Because all of the most popular dances were performed, golden couple Katee and Joshua Allen (the Season 4 winner) hardly left the stage. They reprised their samba, Broadway routine, Bollywood number and more. But even though he probably logged more leaps, lifts and spins than any other dancer on stage, Joshua’s energy never flagged. Although some of the dancers paced themselves for the lengthy show, Joshua danced every step like it was his last.
His relative intensity was particularly apparent in his solo. The solos are the weakest element of the TV show -– they feel like throwaways -- and the majority of the performances during the stage show proved no exception to that rule. Joshua’s solo, however, was bursting at the seams.
The show was especially significant for Comfort, a hip-hop dancer from Fort Worth. Her path on the series was tumultuous. At auditions, judge Lythgoe called Comfort "the best female hip-hop dancer we’ve had on the program," but as the weeks wore on, Comfort’s failure to adapt to different dance styles proved problematic. After many scathing critiques, Comfort was eliminated, only to be called back the next week (when Jessica King suffered an injury) and eliminated anew two weeks later.

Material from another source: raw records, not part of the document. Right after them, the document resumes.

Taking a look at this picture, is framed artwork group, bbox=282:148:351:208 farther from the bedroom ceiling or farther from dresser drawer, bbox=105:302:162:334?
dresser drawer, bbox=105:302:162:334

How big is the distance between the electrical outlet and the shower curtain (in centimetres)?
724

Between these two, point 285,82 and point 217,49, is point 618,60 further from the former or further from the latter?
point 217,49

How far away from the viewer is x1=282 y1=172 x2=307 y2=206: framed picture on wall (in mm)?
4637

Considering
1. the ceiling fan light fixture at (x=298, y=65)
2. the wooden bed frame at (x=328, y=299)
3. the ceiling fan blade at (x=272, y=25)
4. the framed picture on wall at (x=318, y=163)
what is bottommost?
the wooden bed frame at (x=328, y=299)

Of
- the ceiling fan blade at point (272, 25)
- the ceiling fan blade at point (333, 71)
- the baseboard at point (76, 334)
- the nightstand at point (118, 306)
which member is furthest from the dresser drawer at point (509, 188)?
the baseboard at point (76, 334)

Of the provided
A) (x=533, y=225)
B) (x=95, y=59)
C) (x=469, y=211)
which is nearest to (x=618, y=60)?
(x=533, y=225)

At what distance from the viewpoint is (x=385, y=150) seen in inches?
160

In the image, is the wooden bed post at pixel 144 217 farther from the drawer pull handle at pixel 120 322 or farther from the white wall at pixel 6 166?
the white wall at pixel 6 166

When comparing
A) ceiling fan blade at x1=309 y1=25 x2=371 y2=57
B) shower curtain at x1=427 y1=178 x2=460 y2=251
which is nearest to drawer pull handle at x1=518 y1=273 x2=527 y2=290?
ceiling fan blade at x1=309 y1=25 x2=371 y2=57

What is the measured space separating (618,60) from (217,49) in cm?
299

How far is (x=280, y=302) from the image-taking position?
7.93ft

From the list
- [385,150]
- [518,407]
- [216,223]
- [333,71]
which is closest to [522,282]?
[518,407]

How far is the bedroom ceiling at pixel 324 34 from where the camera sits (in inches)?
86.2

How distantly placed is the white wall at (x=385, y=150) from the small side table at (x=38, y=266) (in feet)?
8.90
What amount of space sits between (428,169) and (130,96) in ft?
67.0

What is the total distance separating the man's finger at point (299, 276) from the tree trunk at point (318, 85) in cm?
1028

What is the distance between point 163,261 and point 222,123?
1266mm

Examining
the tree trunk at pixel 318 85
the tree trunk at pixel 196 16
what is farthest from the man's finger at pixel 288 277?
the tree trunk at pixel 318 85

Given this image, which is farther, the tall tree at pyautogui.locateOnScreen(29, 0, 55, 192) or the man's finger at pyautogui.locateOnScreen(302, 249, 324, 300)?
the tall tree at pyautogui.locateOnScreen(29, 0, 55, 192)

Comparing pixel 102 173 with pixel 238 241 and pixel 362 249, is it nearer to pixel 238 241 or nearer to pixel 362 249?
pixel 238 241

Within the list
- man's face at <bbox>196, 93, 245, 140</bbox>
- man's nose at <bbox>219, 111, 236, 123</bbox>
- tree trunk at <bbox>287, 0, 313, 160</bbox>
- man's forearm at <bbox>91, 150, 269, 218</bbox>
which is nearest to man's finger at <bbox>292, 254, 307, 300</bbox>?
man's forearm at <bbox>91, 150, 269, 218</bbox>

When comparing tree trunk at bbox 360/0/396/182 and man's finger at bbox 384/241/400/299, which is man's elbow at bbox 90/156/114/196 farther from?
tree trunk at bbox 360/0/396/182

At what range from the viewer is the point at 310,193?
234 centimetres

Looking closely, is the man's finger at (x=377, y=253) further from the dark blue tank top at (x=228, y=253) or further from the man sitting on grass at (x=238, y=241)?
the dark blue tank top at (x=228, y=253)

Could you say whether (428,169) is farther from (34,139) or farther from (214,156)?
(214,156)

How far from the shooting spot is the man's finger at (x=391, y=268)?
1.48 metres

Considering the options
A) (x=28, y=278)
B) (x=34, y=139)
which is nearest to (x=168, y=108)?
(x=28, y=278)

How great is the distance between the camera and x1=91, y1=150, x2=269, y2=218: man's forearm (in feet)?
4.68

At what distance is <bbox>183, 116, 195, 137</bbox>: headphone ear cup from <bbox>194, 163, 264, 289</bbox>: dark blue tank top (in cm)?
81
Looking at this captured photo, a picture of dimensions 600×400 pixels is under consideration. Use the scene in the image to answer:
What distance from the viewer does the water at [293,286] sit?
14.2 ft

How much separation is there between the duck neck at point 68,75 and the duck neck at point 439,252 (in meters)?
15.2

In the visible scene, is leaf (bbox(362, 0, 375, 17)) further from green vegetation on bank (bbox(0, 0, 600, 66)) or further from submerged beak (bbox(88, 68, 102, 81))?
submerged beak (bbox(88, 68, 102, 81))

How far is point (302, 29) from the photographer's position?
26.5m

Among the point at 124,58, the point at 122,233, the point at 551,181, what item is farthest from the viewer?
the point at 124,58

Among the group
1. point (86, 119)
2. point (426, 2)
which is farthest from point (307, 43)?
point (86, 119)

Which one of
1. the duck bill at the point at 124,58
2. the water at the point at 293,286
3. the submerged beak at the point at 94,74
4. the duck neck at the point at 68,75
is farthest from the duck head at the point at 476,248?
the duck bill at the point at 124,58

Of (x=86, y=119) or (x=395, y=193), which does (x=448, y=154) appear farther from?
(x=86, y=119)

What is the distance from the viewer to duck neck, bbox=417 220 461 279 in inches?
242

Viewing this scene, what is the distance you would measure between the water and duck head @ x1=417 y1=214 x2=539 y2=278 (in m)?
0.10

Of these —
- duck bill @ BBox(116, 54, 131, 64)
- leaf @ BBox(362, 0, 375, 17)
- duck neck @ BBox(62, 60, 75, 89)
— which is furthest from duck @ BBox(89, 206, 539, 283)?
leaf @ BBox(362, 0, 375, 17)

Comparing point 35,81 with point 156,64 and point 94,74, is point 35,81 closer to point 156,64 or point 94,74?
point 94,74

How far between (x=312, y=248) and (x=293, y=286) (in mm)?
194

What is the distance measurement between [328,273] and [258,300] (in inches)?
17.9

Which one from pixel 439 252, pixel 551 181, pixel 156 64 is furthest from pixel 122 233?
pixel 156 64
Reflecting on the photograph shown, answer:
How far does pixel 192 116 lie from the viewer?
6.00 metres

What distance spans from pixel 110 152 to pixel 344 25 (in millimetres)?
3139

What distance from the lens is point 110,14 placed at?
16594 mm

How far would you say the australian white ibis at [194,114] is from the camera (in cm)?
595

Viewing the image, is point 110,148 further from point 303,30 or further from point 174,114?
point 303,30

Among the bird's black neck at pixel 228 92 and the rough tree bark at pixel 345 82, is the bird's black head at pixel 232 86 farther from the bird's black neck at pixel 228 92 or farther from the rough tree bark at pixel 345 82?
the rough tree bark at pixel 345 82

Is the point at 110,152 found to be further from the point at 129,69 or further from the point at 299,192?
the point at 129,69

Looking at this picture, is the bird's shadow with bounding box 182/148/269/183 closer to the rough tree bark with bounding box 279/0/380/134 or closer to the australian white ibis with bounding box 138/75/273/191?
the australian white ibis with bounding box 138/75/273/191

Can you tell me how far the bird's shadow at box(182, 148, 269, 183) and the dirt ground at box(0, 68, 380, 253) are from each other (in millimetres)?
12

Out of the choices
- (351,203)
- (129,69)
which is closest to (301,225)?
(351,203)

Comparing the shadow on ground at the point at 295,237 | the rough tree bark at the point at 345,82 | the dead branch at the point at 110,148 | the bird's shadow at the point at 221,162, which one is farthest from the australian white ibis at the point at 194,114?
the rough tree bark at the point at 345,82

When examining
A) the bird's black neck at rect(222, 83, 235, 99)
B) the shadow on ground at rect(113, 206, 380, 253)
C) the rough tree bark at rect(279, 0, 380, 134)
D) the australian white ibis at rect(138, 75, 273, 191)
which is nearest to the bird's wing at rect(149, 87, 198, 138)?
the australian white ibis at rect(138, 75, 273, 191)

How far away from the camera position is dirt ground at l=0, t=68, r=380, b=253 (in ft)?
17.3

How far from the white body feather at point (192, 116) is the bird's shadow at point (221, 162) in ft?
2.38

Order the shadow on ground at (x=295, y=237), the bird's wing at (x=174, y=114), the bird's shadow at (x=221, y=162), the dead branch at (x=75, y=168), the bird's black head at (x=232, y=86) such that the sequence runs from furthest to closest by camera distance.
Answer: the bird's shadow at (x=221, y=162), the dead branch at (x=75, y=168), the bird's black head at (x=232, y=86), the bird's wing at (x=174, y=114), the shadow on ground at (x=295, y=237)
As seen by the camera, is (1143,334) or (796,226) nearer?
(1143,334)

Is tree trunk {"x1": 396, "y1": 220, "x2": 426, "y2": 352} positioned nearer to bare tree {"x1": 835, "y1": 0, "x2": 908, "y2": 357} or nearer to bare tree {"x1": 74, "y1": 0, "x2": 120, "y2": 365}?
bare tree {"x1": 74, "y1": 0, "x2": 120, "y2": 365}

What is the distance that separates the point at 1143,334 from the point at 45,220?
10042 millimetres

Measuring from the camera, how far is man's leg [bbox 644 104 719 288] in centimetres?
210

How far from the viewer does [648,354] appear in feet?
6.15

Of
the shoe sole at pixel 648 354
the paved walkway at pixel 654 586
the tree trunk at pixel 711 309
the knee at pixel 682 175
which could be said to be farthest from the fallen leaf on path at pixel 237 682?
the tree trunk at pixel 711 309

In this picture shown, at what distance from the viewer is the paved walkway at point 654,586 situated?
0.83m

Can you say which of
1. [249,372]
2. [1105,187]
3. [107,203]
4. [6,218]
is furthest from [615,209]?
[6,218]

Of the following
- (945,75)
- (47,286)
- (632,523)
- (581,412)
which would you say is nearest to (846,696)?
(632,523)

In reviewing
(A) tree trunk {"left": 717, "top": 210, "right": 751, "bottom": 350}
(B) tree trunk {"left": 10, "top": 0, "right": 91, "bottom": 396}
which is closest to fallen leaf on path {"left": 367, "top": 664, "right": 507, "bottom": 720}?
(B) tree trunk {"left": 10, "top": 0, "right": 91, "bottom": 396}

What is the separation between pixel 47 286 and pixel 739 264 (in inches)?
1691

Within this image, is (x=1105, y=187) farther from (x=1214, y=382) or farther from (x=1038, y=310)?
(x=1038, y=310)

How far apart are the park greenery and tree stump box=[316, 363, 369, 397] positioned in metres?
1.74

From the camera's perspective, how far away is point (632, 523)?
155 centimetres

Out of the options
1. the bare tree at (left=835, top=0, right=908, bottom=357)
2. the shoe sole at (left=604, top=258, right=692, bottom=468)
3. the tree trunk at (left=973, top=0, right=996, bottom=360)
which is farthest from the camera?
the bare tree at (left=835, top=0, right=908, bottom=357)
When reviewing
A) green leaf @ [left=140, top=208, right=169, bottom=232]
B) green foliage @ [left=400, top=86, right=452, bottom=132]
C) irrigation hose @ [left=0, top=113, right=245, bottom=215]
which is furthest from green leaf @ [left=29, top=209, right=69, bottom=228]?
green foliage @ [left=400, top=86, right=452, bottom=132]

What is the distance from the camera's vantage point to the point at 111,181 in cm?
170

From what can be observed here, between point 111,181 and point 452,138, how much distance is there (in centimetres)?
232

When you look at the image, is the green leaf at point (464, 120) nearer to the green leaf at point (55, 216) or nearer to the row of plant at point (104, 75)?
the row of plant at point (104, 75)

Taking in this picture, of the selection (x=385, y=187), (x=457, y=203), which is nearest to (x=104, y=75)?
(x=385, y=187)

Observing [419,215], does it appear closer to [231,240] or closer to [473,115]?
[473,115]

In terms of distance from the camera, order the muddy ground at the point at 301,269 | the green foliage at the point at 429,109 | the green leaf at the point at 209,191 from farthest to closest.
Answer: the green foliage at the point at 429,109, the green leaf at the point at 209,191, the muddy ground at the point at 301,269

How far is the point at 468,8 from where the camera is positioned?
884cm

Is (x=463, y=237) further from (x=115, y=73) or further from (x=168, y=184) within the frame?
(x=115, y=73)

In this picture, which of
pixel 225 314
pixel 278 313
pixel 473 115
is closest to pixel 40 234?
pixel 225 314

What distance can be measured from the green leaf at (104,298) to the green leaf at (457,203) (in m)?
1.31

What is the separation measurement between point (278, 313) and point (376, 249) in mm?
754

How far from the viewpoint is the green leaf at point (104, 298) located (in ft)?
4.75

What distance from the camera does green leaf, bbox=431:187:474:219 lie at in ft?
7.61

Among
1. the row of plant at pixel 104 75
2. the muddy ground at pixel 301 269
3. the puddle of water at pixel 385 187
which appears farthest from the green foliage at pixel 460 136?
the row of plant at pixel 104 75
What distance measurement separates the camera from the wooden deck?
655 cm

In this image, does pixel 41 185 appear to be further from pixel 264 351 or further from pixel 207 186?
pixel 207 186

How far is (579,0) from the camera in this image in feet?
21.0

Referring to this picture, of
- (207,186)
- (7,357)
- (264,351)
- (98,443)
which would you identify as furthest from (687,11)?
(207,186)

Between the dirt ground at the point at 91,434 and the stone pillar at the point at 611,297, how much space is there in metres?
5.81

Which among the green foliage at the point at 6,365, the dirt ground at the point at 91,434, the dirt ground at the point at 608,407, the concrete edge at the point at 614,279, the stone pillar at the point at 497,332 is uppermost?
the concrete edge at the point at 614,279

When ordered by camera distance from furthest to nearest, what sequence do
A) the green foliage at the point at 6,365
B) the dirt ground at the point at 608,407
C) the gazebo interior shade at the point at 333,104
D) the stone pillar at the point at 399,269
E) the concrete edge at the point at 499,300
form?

So it was a joy to see Comfort in her element again. Throughout the show, she stuck to what she does best: hip-hop and popping. During the group number, Comfort even got to be one of the boys; she was featured in a segment with Will, Joshua and Twitch Boss. Also, during her hard-hitting partner routines with Twitch and Mark, Comfort got to be herself, her ballroom snafus a distant memory.
Between each routine, the contestants took turns chatting up the audience, cracking jokes and gushingly introducing one another. It seemed like it would be a natural gig for impossibly likable twosome Twitch and Kherington, and it was, but neither of them proved the star of the evening. Instead, Russian break-dancer Gev Manoukian was the one who left the audience in stitches. Gev’s unrequited love for dance partner Courtney Galiano was a running joke on the TV show, and Gev continued his pursuit over the course of the stage show. As always, Courtney rebuffed him.
The audience was so charmed by Gev, in fact, that Courtney’s rejection of him elicited the only boo of the evening. "How come girls always get the better looking outfits?" Gev inquired during one break. "'Cause they’re more attractive," Courtney shot back. The audience grumbled their discontent. "Gev, I think you’re sexy!" shouted one insulted fan from the audience.
The dancers seemed to enjoy their scripted banter, but they lighted up most when it came time to dance. The group Bollywood number, in particular, left them ecstatic.
The show had the celebratory, experimental feeling of kids partying when their parents go of town. Was it corny in places? Of course -- it’s "So You Think You Can Dance," after all. Was it fun? God, yes. A fan of the show would have had to work not to enjoy the evening.